Why Compare Snowflake and Salesforce Data Cloud?
Snowflake and Salesforce Data 360 (formerly Salesforce Data Cloud) both can handle large volumes of data and promise to connect data from multiple locations, yet they solve very different problems. Snowflake acts as a powerful cloud data platform, helping data teams store, query, and analyze information at scale. Data 360 (formerly Salesforce Data Cloud) serves as a customer data platform (CDP), designed to bring every interaction together into a live, unified view for personalized engagement.
They may seem similar at first glance, but their purpose is not. Snowflake supports analytics and business intelligence, while Salesforce Data 360 (formerly Salesforce Data Cloud) powers customer understanding and action.
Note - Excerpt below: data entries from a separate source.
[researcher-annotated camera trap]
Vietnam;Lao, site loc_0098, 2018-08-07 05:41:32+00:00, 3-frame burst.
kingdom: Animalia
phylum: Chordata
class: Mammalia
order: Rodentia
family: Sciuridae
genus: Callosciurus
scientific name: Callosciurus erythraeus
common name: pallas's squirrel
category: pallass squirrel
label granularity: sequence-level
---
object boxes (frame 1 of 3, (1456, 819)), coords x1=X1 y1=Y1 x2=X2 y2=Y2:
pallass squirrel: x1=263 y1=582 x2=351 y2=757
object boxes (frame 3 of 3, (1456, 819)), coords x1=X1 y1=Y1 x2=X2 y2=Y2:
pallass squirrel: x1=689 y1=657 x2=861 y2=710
This guide compares Snowflake vs Salesforce Data Cloud, (now known as Data 360) exploring how each platform approaches data, the value it delivers, and when combining both can create a smarter, more connected business strategy.
What Is Snowflake?

Snowflake is a cloud-based data platform built to store, manage, and analyze large volumes of structured and semi-structured data. It’s designed for data engineers, analysts, and scientists who need scalability and performance for analytics and reporting.
Key Features
1. Elastic scalability: Automatically adjusts resources to handle heavy workloads.
2. Separation of storage and compute: Lets teams pay only for what they use.
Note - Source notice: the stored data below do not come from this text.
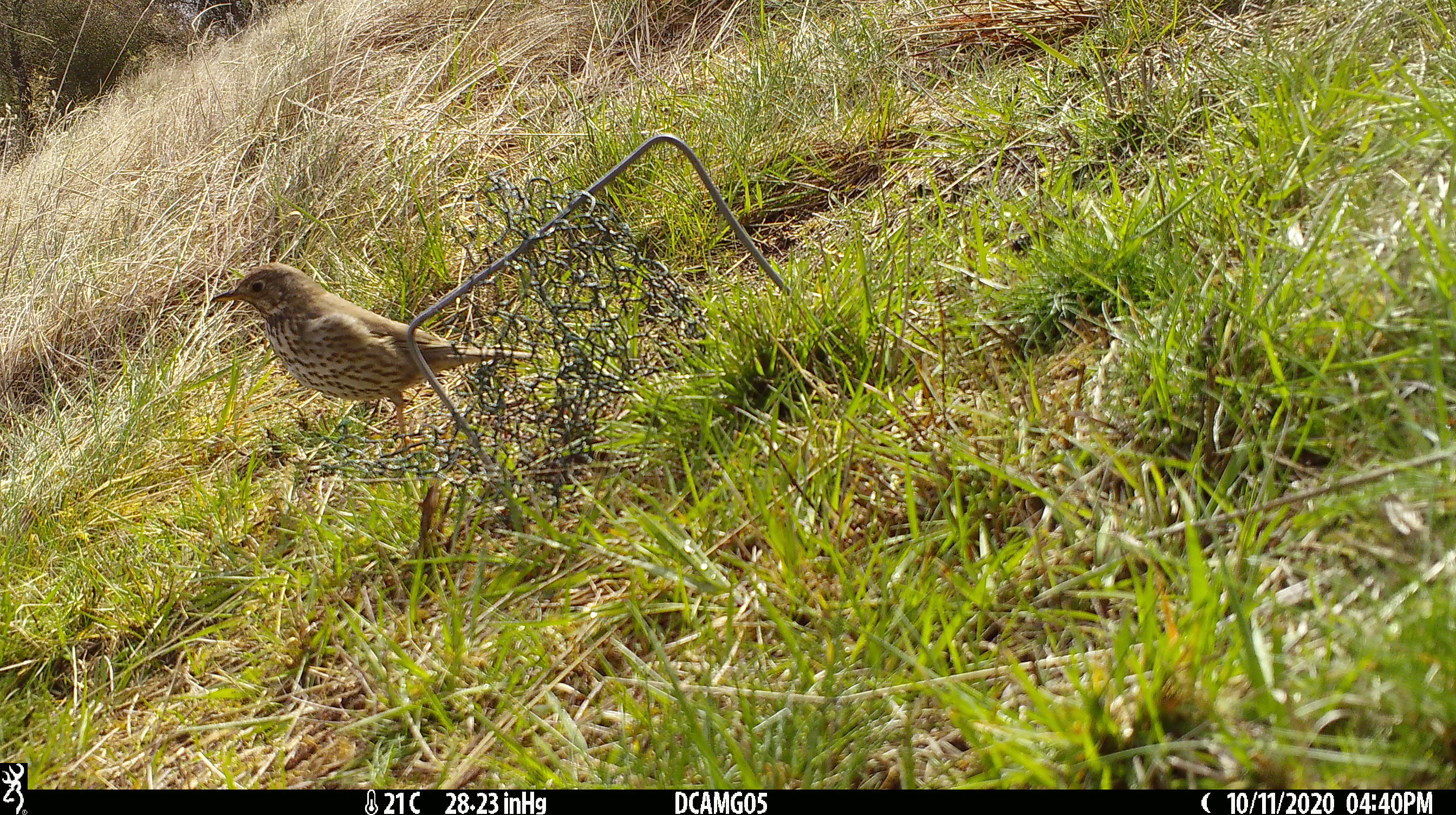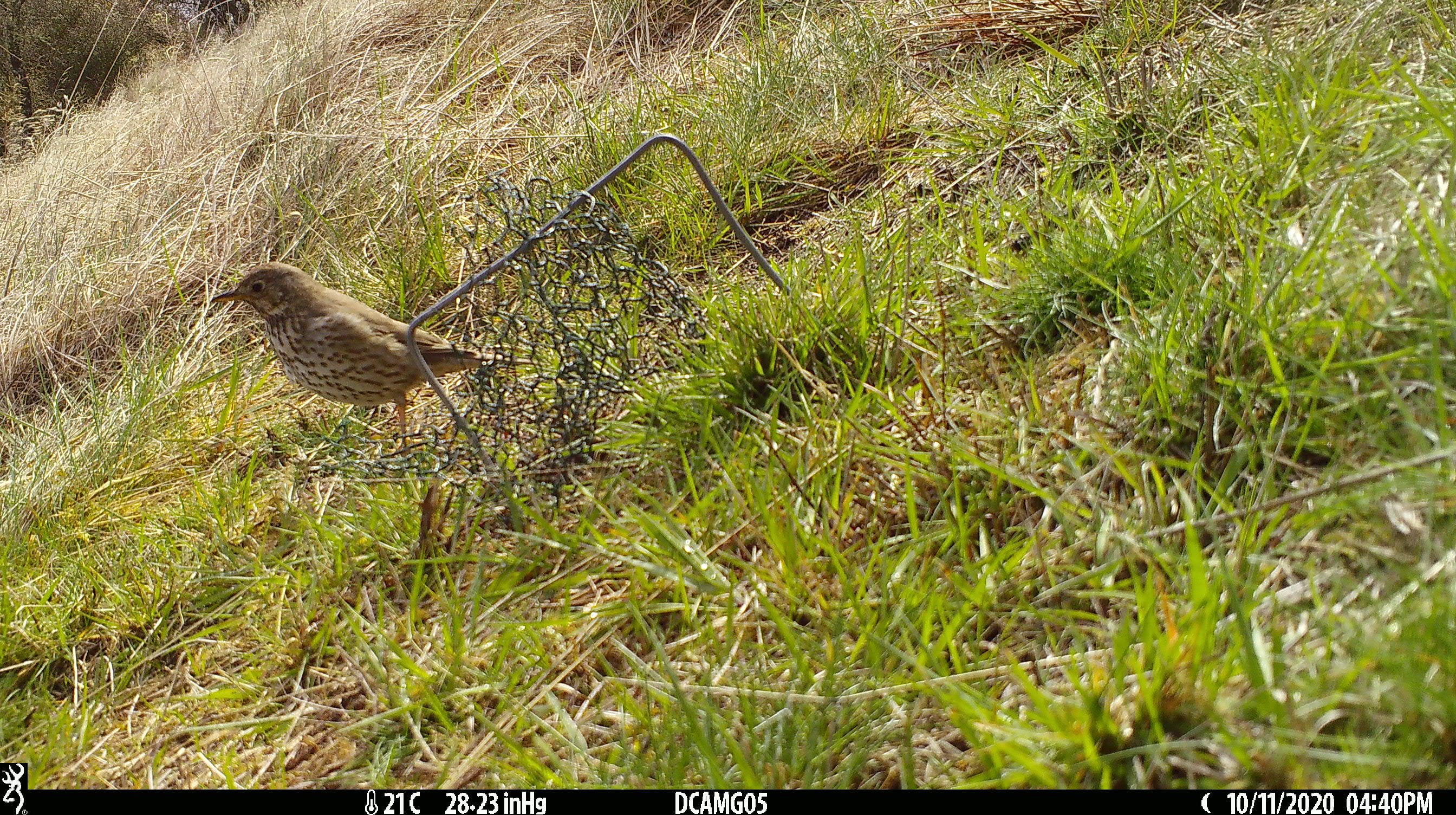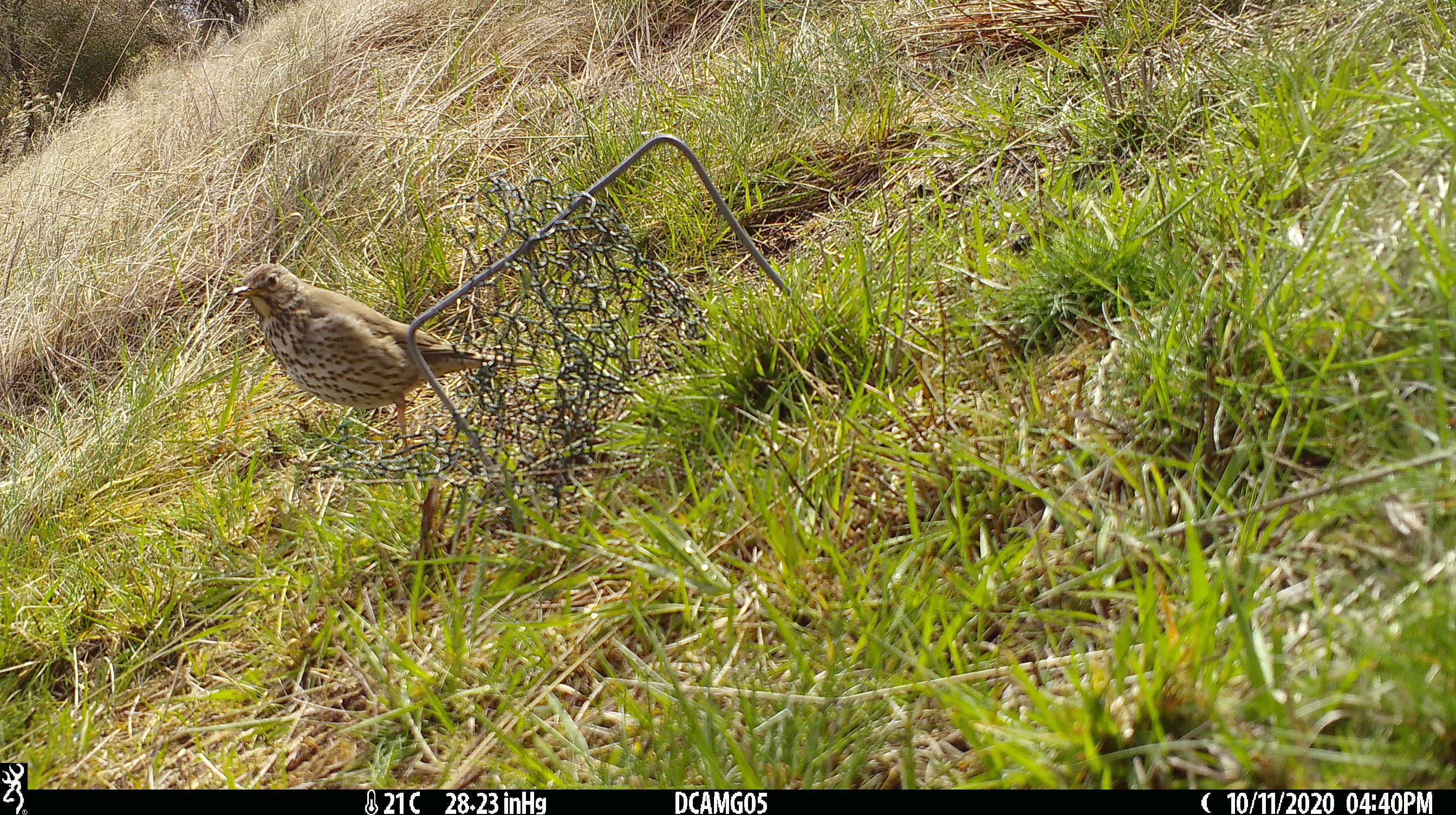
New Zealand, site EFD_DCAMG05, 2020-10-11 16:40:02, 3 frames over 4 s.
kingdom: Animalia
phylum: Chordata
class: Aves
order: Passeriformes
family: Turdidae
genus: Turdus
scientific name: Turdus philomelos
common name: song thrush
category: thrush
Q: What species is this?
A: Thrush (song thrush) (Turdus philomelos).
3. Supports multiple data formats: Works with CSV, JSON, and Parquet.
4. Cross-cloud compatibility: Runs across AWS, Azure, and Google Cloud.
5. Secure data sharing: Enables collaboration across departments or partners without moving data.
Ease of Use
Snowflake is powerful but technical. It’s best suited for organizations with dedicated data teams familiar with SQL, pipelines, and BI tools. For most organizations, Snowflake acts as the analytical backbone, powering reports, dashboards, and models that guide better decisions.
Example
A retail company uses Snowflake to analyze millions of transactions across stores and regions. By identifying seasonal buying trends, the team refines inventory planning and improves forecasting accuracy.
What Is Salesforce Data Cloud (Now Data 360)?

Salesforce Data 360 (formerly Data Cloud) is a customer data platform (CDP) designed to bring all customer information into one place, creating a live, unified profile of every individual. It helps marketing, sales, and service teams understand customer behaviour, personalize engagement, and act on insights instantly.
Key Features
1. Live data ingestion: Updates customer profiles as new data arrives.
2. Identity resolution: Merges duplicate records across multiple systems.
3. AI-driven insights: Uses Einstein and Agentforce to predict behaviors and recommend actions.
4. Native integration: Connects seamlessly with Salesforce Sales, Service, and Marketing Clouds.
Ease of Use
Salesforce Data 360 (formerly Data Cloud) is built for business users rather than data engineers. It’s intuitive for marketers, sales teams, and service leaders who want to activate data without relying heavily on technical support.
Example
A nonprofit uses Salesforce Data 360 (formerly Data Cloud) to unify donor data from events, email campaigns, and CRM records. This complete view helps them personalize outreach, identify recurring donors, and deliver impact updates to the right audience at the right time.
Snowflake vs Salesforce Data Cloud: Feature Comparison
Now that we’ve defined both platforms, it’s clear they address very different needs. Snowflake focuses on analytics and large-scale data management, while Salesforce Data 360 (formerly Data Cloud) is built for customer engagement and instant activation.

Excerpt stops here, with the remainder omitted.